Где-то совсем недалеко была линия фронта. Но где она точно? Этого никто из них не знал. Иногда над ними слышался гул пролетающих самолетов. Тогда совсем рядом торопливо бухали зенитки, а в небе сверкали вспышки разрывов. Глухо ухали авиабомбы. Под ногами мелко дрожала земля, и эта дрожь передавалась партизанам. Над лесом взметнулись ракеты. Ребята внимательно смотрели на россыпь разноцветных огоньков, стараясь определить, какую команду и кому подает та или иная ракета. Может быть, враг уже заметил их и ждет, удобного момента, чтобы схватить?

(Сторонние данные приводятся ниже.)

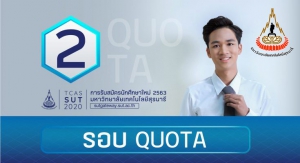 โควตา มทส 63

Тревожно прошла ночь. К утру стало спокойнее. Предрассветная тишина пугала и радовала партизан. Галушкин нервничал. Он все еще посматривал то на светящийся циферблат часов, то на нервно дрожавшую фосфорическую стрелку компаса. Где долгожданная линия фронта? Где враг и где свои? Удастся ли им найти удобный для перехода участок?

— Фрицы! — вдруг испуганно крикнул Головенков.

Он упал и дал очередь. Все бросились на землю. Неожиданный грохот автомата оглушил их. Наступившая затем пауза показалась страшной. Теперь им самим захотелось поскорее увидеть немцев, услышать гром выстрелов, лишь бы не стояла эта странная, словно душившая их тишина. Партизаны затаили дыхание. Но лес молчал, и каждая последующая секунда безмолвия казалась бесконечной.